To be done: Put each line of the records below into a Markdown table with the columns "Row" and "Line", numbering the rows in order and leaving out blank lines.

□ □ □ □ □ □ □

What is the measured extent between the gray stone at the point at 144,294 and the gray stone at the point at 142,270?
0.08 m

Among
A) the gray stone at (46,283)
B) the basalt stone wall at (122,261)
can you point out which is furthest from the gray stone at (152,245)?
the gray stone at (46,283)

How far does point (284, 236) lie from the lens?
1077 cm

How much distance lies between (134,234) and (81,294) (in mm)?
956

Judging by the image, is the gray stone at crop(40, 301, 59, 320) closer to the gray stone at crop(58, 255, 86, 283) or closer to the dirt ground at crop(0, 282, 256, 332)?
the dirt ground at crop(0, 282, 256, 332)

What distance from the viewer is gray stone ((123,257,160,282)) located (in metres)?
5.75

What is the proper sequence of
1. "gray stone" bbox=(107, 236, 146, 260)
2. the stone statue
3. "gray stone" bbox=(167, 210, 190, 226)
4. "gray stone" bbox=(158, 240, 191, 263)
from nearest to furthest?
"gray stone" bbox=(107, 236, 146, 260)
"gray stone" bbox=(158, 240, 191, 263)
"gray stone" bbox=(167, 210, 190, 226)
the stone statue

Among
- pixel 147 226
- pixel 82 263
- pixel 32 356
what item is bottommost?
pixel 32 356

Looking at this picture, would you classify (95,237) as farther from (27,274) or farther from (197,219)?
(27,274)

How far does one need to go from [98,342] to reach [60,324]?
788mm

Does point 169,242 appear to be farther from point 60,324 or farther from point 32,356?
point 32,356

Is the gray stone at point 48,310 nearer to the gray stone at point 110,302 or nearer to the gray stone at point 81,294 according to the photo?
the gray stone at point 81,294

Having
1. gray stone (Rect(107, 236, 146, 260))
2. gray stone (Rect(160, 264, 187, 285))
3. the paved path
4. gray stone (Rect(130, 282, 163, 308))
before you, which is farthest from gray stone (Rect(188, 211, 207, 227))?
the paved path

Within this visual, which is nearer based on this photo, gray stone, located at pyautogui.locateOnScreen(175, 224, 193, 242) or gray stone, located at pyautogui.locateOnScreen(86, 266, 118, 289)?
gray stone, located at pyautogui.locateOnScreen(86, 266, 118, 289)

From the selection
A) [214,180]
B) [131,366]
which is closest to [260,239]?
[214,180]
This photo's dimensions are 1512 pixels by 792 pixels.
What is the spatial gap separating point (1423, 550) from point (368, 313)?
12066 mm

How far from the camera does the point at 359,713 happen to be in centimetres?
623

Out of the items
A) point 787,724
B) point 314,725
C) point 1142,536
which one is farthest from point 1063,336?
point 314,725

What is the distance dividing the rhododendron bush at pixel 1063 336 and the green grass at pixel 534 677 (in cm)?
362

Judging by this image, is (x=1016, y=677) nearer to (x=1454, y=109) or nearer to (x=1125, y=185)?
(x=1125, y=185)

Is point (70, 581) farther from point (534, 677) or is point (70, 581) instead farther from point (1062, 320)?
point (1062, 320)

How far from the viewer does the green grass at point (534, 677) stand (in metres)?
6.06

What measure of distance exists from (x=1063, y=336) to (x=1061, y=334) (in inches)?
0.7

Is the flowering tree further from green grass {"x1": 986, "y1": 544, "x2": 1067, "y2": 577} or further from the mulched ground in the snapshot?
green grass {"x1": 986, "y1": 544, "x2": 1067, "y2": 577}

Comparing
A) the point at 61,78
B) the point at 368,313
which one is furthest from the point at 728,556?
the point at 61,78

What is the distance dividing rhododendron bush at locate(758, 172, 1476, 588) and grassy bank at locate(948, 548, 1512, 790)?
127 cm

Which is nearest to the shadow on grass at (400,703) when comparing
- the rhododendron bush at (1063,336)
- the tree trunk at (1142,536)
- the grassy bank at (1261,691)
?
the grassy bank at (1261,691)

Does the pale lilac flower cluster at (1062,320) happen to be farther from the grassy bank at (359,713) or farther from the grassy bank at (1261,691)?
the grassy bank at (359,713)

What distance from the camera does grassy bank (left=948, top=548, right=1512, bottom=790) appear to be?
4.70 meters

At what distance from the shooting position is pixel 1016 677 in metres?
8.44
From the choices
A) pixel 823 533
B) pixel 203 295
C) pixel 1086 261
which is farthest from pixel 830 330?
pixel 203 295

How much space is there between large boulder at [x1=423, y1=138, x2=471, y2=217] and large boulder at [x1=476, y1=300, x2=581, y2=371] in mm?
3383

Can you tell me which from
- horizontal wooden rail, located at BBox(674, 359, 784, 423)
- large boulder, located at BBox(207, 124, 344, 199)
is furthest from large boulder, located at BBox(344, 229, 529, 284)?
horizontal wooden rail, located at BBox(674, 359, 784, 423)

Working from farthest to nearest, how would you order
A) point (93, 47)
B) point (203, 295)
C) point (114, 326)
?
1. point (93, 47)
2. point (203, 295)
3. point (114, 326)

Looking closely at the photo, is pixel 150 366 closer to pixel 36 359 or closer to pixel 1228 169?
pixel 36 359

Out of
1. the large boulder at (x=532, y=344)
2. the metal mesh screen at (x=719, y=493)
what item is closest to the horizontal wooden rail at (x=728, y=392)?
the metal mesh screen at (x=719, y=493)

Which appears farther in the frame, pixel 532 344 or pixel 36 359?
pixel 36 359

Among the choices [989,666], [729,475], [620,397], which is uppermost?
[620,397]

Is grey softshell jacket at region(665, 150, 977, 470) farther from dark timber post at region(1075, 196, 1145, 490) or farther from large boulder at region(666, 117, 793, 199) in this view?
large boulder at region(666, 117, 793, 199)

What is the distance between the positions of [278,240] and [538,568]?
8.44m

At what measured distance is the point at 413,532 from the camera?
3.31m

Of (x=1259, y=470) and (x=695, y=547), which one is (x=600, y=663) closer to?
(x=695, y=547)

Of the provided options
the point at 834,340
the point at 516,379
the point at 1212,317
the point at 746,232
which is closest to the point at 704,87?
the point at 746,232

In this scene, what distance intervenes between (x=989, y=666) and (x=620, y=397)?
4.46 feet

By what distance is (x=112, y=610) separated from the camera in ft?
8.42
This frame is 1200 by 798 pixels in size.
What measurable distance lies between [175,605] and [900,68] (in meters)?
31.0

□ □ □ □ □ □ □

Response to the exercise:
| Row | Line |
|---|---|
| 1 | What is the measured extent between the gray stone at the point at 144,294 and the gray stone at the point at 142,270? |
| 2 | 0.08 m |
| 3 | Among |
| 4 | A) the gray stone at (46,283) |
| 5 | B) the basalt stone wall at (122,261) |
| 6 | can you point out which is furthest from the gray stone at (152,245)? |
| 7 | the gray stone at (46,283) |
| 8 | How far does point (284, 236) lie from the lens? |
| 9 | 1077 cm |
| 10 | How much distance lies between (134,234) and (81,294) (in mm)? |
| 11 | 956 |
| 12 | Judging by the image, is the gray stone at crop(40, 301, 59, 320) closer to the gray stone at crop(58, 255, 86, 283) or closer to the dirt ground at crop(0, 282, 256, 332)? |
| 13 | the dirt ground at crop(0, 282, 256, 332) |
| 14 | What distance from the viewer is gray stone ((123,257,160,282)) located (in metres)? |
| 15 | 5.75 |
| 16 | What is the proper sequence of |
| 17 | 1. "gray stone" bbox=(107, 236, 146, 260) |
| 18 | 2. the stone statue |
| 19 | 3. "gray stone" bbox=(167, 210, 190, 226) |
| 20 | 4. "gray stone" bbox=(158, 240, 191, 263) |
| 21 | from nearest to furthest? |
| 22 | "gray stone" bbox=(107, 236, 146, 260) |
| 23 | "gray stone" bbox=(158, 240, 191, 263) |
| 24 | "gray stone" bbox=(167, 210, 190, 226) |
| 25 | the stone statue |
| 26 | Among |
| 27 | - pixel 147 226 |
| 28 | - pixel 82 263 |
| 29 | - pixel 32 356 |
| 30 | what item is bottommost? |
| 31 | pixel 32 356 |
| 32 | Looking at this picture, would you classify (95,237) as farther from (27,274) or farther from (197,219)? |
| 33 | (27,274) |
| 34 | How far does one need to go from [98,342] to reach [60,324]? |
| 35 | 788mm |
| 36 | Does point 169,242 appear to be farther from point 60,324 or farther from point 32,356? |
| 37 | point 32,356 |
| 38 | Is the gray stone at point 48,310 nearer to the gray stone at point 110,302 or nearer to the gray stone at point 81,294 according to the photo? |
| 39 | the gray stone at point 81,294 |
| 40 | Having |
| 41 | 1. gray stone (Rect(107, 236, 146, 260)) |
| 42 | 2. gray stone (Rect(160, 264, 187, 285)) |
| 43 | 3. the paved path |
| 44 | 4. gray stone (Rect(130, 282, 163, 308)) |
| 45 | before you, which is farthest from gray stone (Rect(188, 211, 207, 227))? |
| 46 | the paved path |
| 47 | Within this visual, which is nearer based on this photo, gray stone, located at pyautogui.locateOnScreen(175, 224, 193, 242) or gray stone, located at pyautogui.locateOnScreen(86, 266, 118, 289)? |
| 48 | gray stone, located at pyautogui.locateOnScreen(86, 266, 118, 289) |
| 49 | From the selection |
| 50 | A) [214,180] |
| 51 | B) [131,366] |
| 52 | which is closest to [260,239]? |
| 53 | [214,180] |
| 54 | This photo's dimensions are 1512 pixels by 792 pixels. |
| 55 | What is the spatial gap separating point (1423, 550) from point (368, 313)? |
| 56 | 12066 mm |
| 57 | How far from the camera does the point at 359,713 happen to be in centimetres? |
| 58 | 623 |
| 59 | Out of the items |
| 60 | A) point 787,724 |
| 61 | B) point 314,725 |
| 62 | C) point 1142,536 |
| 63 | which one is farthest from point 1063,336? |
| 64 | point 314,725 |
| 65 | What is the distance dividing the rhododendron bush at pixel 1063 336 and the green grass at pixel 534 677 (in cm)? |
| 66 | 362 |
| 67 | Judging by this image, is (x=1016, y=677) nearer to (x=1454, y=109) or nearer to (x=1125, y=185)? |
| 68 | (x=1125, y=185) |
| 69 | Is point (70, 581) farther from point (534, 677) or is point (70, 581) instead farther from point (1062, 320)? |
| 70 | point (1062, 320) |
| 71 | How far from the viewer does the green grass at point (534, 677) stand (in metres)? |
| 72 | 6.06 |
| 73 | What measure of distance exists from (x=1063, y=336) to (x=1061, y=334) (in inches)? |
| 74 | 0.7 |
| 75 | Is the flowering tree further from green grass {"x1": 986, "y1": 544, "x2": 1067, "y2": 577} or further from the mulched ground in the snapshot? |
| 76 | green grass {"x1": 986, "y1": 544, "x2": 1067, "y2": 577} |
| 77 | Comparing |
| 78 | A) the point at 61,78 |
| 79 | B) the point at 368,313 |
| 80 | which one is furthest from the point at 728,556? |
| 81 | the point at 61,78 |
| 82 | What is the distance dividing rhododendron bush at locate(758, 172, 1476, 588) and grassy bank at locate(948, 548, 1512, 790)? |
| 83 | 127 cm |
| 84 | Which is nearest to the shadow on grass at (400,703) when comparing |
| 85 | - the rhododendron bush at (1063,336) |
| 86 | - the tree trunk at (1142,536) |
| 87 | - the grassy bank at (1261,691) |
| 88 | ? |
| 89 | the grassy bank at (1261,691) |
| 90 | Does the pale lilac flower cluster at (1062,320) happen to be farther from the grassy bank at (359,713) or farther from the grassy bank at (1261,691)? |
| 91 | the grassy bank at (359,713) |
| 92 | What distance from the camera does grassy bank (left=948, top=548, right=1512, bottom=790) appear to be? |
| 93 | 4.70 meters |
| 94 | At what distance from the shooting position is pixel 1016 677 in metres? |
| 95 | 8.44 |
| 96 | From the choices |
| 97 | A) pixel 823 533 |
| 98 | B) pixel 203 295 |
| 99 | C) pixel 1086 261 |
| 100 | which is farthest from pixel 830 330? |
| 101 | pixel 203 295 |
| 102 | How much space is there between large boulder at [x1=423, y1=138, x2=471, y2=217] and large boulder at [x1=476, y1=300, x2=581, y2=371] in mm? |
| 103 | 3383 |
| 104 | Can you tell me which from |
| 105 | - horizontal wooden rail, located at BBox(674, 359, 784, 423) |
| 106 | - large boulder, located at BBox(207, 124, 344, 199) |
| 107 | is furthest from large boulder, located at BBox(344, 229, 529, 284)? |
| 108 | horizontal wooden rail, located at BBox(674, 359, 784, 423) |
| 109 | Working from farthest to nearest, how would you order |
| 110 | A) point (93, 47) |
| 111 | B) point (203, 295) |
| 112 | C) point (114, 326) |
| 113 | ? |
| 114 | 1. point (93, 47) |
| 115 | 2. point (203, 295) |
| 116 | 3. point (114, 326) |
| 117 | Looking closely at the photo, is pixel 150 366 closer to pixel 36 359 or closer to pixel 1228 169? |
| 118 | pixel 36 359 |
| 119 | Out of |
| 120 | 1. the large boulder at (x=532, y=344) |
| 121 | 2. the metal mesh screen at (x=719, y=493) |
| 122 | what item is closest to the horizontal wooden rail at (x=728, y=392)? |
| 123 | the metal mesh screen at (x=719, y=493) |
| 124 | Which appears farther in the frame, pixel 532 344 or pixel 36 359? |
| 125 | pixel 36 359 |
| 126 | Among the choices [989,666], [729,475], [620,397], which is uppermost? |
| 127 | [620,397] |
| 128 | Is grey softshell jacket at region(665, 150, 977, 470) farther from dark timber post at region(1075, 196, 1145, 490) or farther from large boulder at region(666, 117, 793, 199) in this view? |
| 129 | large boulder at region(666, 117, 793, 199) |
| 130 | What is the distance between the positions of [278,240] and [538,568]? |
| 131 | 8.44m |
| 132 | At what measured distance is the point at 413,532 from the camera? |
| 133 | 3.31m |
| 134 | Of (x=1259, y=470) and (x=695, y=547), which one is (x=600, y=663) closer to? |
| 135 | (x=695, y=547) |
| 136 | Of the provided options |
| 137 | the point at 834,340 |
| 138 | the point at 516,379 |
| 139 | the point at 1212,317 |
| 140 | the point at 746,232 |
| 141 | which is closest to the point at 704,87? |
| 142 | the point at 746,232 |
| 143 | In this scene, what distance intervenes between (x=989, y=666) and (x=620, y=397)? |
| 144 | 4.46 feet |
| 145 | By what distance is (x=112, y=610) separated from the camera in ft? |
| 146 | 8.42 |
| 147 | This frame is 1200 by 798 pixels in size. |
| 148 | What measurable distance lies between [175,605] and [900,68] (in meters)? |
| 149 | 31.0 |